**GIVEN TASK**: Output the material beneath exactly, leaving nothing out.

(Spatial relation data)
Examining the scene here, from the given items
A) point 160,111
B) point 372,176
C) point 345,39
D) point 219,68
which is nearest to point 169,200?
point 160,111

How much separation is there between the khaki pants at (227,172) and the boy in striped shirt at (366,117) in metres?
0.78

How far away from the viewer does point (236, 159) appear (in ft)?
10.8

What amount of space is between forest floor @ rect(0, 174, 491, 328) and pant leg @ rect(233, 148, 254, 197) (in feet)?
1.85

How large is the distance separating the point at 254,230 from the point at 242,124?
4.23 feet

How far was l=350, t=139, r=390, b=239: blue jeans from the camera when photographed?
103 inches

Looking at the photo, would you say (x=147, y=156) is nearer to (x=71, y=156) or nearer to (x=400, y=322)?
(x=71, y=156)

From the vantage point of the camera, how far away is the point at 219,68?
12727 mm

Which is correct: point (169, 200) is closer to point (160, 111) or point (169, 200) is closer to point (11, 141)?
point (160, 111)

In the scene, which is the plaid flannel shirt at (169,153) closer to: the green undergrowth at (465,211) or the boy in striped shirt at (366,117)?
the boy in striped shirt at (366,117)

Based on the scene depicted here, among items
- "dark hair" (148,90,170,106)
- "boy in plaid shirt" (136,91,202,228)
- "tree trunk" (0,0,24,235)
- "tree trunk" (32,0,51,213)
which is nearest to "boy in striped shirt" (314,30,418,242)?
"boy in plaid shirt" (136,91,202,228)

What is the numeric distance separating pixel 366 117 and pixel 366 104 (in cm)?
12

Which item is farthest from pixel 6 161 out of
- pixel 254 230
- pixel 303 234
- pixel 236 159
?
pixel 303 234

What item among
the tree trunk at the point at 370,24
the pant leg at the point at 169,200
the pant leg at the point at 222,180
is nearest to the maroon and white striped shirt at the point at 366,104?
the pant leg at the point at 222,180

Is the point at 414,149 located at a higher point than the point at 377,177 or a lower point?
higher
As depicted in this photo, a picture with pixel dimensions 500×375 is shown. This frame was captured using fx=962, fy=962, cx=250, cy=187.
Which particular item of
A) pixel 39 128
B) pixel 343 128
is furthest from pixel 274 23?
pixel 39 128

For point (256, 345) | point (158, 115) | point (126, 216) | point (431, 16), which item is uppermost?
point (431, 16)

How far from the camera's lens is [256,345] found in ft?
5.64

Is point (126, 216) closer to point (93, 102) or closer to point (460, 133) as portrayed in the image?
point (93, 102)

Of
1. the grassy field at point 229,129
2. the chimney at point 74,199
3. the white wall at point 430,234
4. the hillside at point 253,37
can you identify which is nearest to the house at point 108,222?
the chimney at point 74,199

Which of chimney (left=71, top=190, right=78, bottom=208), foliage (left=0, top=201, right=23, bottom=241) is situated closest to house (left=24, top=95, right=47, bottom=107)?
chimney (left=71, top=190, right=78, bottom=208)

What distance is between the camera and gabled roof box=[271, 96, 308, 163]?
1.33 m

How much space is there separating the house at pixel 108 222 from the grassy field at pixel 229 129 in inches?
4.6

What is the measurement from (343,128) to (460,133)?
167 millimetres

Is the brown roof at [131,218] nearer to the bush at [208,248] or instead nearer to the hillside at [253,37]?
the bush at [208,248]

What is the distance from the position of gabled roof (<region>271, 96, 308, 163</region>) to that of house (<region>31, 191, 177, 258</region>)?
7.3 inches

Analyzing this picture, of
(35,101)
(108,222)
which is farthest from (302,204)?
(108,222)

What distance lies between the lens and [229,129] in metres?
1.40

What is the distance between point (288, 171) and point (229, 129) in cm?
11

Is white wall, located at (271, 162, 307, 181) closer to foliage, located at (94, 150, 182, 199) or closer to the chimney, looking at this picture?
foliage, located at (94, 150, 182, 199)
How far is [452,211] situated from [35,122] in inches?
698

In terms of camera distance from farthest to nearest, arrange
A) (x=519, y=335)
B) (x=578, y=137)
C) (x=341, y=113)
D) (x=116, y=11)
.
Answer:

**SOLUTION**:
Examining the scene here, from the given items
A) point 160,111
B) point 372,176
C) point 345,39
D) point 219,68
which is nearest to point 169,200?
point 160,111

How much separation is there between the khaki pants at (227,172) and the boy in striped shirt at (366,117) in metres?
0.78

How far away from the viewer does point (236, 159) appear (in ft)?
10.8

What amount of space is between forest floor @ rect(0, 174, 491, 328) and pant leg @ rect(233, 148, 254, 197) (in feet)?
1.85

How large is the distance separating the point at 254,230 from the point at 242,124?
4.23 feet

How far was l=350, t=139, r=390, b=239: blue jeans from the camera when photographed?
103 inches

Looking at the photo, would you say (x=147, y=156) is nearer to (x=71, y=156) or nearer to (x=400, y=322)?
(x=71, y=156)

From the vantage point of the camera, how far away is the point at 219,68?
12727 mm

Which is correct: point (169, 200) is closer to point (160, 111) or point (169, 200) is closer to point (11, 141)?
point (160, 111)

In the scene, which is the plaid flannel shirt at (169,153) closer to: the green undergrowth at (465,211) or the boy in striped shirt at (366,117)?
the boy in striped shirt at (366,117)

Based on the scene depicted here, among items
- "dark hair" (148,90,170,106)
- "boy in plaid shirt" (136,91,202,228)
- "tree trunk" (0,0,24,235)
- "tree trunk" (32,0,51,213)
which is nearest to "boy in striped shirt" (314,30,418,242)?
"boy in plaid shirt" (136,91,202,228)

What is the numeric distance separating pixel 366 117 and pixel 366 104 (in cm)?
12

Which item is farthest from pixel 6 161 out of
- pixel 254 230
- pixel 303 234
- pixel 236 159
?
pixel 303 234

What item among
the tree trunk at the point at 370,24
the pant leg at the point at 169,200
the pant leg at the point at 222,180
is nearest to the maroon and white striped shirt at the point at 366,104?
the pant leg at the point at 222,180

Is the point at 414,149 located at a higher point than the point at 377,177 or a lower point?
higher
As depicted in this photo, a picture with pixel dimensions 500×375 is shown. This frame was captured using fx=962, fy=962, cx=250, cy=187.
Which particular item of
A) pixel 39 128
B) pixel 343 128
is furthest from pixel 274 23?
pixel 39 128

For point (256, 345) | point (158, 115) | point (126, 216) | point (431, 16), which item is uppermost?
point (431, 16)

How far from the camera's lens is [256,345] found in ft?
5.64

Is point (126, 216) closer to point (93, 102) or closer to point (460, 133) as portrayed in the image?
point (93, 102)

Of
1. the grassy field at point 229,129
2. the chimney at point 74,199
3. the white wall at point 430,234
4. the hillside at point 253,37
can you identify which is nearest to the house at point 108,222?
the chimney at point 74,199

Which of chimney (left=71, top=190, right=78, bottom=208), foliage (left=0, top=201, right=23, bottom=241) is situated closest to house (left=24, top=95, right=47, bottom=107)?
chimney (left=71, top=190, right=78, bottom=208)

What distance is between the camera and gabled roof box=[271, 96, 308, 163]?
1.33 m

How much space is there separating the house at pixel 108 222 from the grassy field at pixel 229 129 in inches?
4.6

What is the measurement from (343,128) to (460,133)?
167 millimetres

Is the brown roof at [131,218] nearer to the bush at [208,248] or instead nearer to the hillside at [253,37]?
the bush at [208,248]

What is the distance from the position of gabled roof (<region>271, 96, 308, 163</region>) to that of house (<region>31, 191, 177, 258</region>)?
7.3 inches

Analyzing this picture, of
(35,101)
(108,222)
which is farthest from (302,204)?
(108,222)

What distance lies between the lens and [229,129] in metres?
1.40

What is the distance between point (288, 171) and point (229, 129) in cm?
11

Is white wall, located at (271, 162, 307, 181) closer to foliage, located at (94, 150, 182, 199) or closer to the chimney, looking at this picture?
foliage, located at (94, 150, 182, 199)
How far is [452,211] situated from [35,122] in inches?
698

In terms of camera distance from farthest to nearest, arrange
A) (x=519, y=335)
B) (x=578, y=137)
C) (x=341, y=113)
D) (x=116, y=11)
.
Answer:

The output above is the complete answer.